🤖 AI Summary
To address the weak contextual understanding of rule-based systems and the trade-off between coverage and precision in learning-based models for code review, this paper proposes a knowledge- and data-driven collaborative three-stage framework. In the data augmentation stage, static analysis results are integrated to enhance training data quality; in the inference stage, retrieval-augmented generation (RAG) is employed to enable context-aware review generation; and in the post-processing stage, a novel output concatenation operator (NCO) fuses multi-source suggestions. This work is the first to systematically integrate static analyzers (knowledge-driven) and large language models (learning-driven) across the entire pipeline—data preparation, inference, and post-processing.
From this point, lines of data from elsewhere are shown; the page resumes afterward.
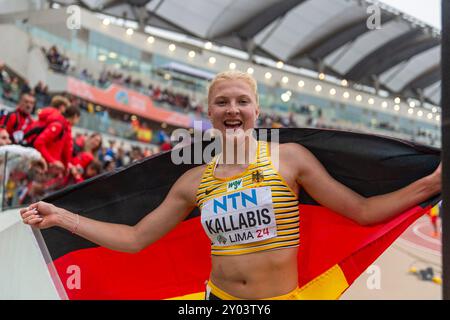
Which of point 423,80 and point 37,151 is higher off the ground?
point 423,80

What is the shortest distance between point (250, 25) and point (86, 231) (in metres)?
33.7

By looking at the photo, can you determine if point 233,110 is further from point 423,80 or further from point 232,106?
point 423,80

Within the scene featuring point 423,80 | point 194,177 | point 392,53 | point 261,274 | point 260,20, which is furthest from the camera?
point 423,80

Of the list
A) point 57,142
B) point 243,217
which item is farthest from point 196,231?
point 57,142

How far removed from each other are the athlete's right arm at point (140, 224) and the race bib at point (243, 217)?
22cm

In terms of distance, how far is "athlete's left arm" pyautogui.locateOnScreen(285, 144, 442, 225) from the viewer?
208cm

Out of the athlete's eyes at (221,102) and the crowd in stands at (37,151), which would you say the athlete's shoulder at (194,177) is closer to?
the athlete's eyes at (221,102)

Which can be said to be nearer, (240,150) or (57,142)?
(240,150)

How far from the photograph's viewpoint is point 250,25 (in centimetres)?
3472

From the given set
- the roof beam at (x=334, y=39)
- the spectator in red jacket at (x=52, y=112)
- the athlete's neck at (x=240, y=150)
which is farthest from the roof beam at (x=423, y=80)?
the athlete's neck at (x=240, y=150)

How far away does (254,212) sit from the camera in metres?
2.06

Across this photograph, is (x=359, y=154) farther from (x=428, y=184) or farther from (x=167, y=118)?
(x=167, y=118)

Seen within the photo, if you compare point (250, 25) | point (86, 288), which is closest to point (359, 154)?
point (86, 288)

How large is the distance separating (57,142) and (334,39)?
34464mm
Evaluated on a real-world code review dataset, the method significantly outperforms both pure rule-based tools and fine-tuned LLMs, achieving substantial improvements in relevance, completeness, explainability, problem coverage, and precision of review comments.
📝 Abstract
Code review is a crucial but often complex, subjective, and time-consuming activity in software development. Over the past decades, significant efforts have been made to automate this process. Early approaches focused on knowledge-based systems (KBS) that apply rule-based mechanisms to detect code issues, providing precise feedback but struggling with complex, context-dependent cases. More recent work has shifted toward fine-tuning pre-trained language models for code review, enabling broader issue coverage but often at the expense of precision. In this paper, we propose a hybrid approach that combines the strengths of KBS and learning-based systems (LBS) to generate high-quality, comprehensive code reviews. Our method integrates knowledge at three distinct stages of the language model pipeline: during data preparation (Data-Augmented Training, DAT), at inference (Retrieval-Augmented Generation, RAG), and after inference (Naive Concatenation of Outputs, NCO). We empirically evaluate our combination strategies against standalone KBS and LBS fine-tuned on a real-world dataset. Our results show that these hybrid strategies enhance the relevance, completeness, and overall quality of review comments, effectively bridging the gap between rule-based tools and deep learning models.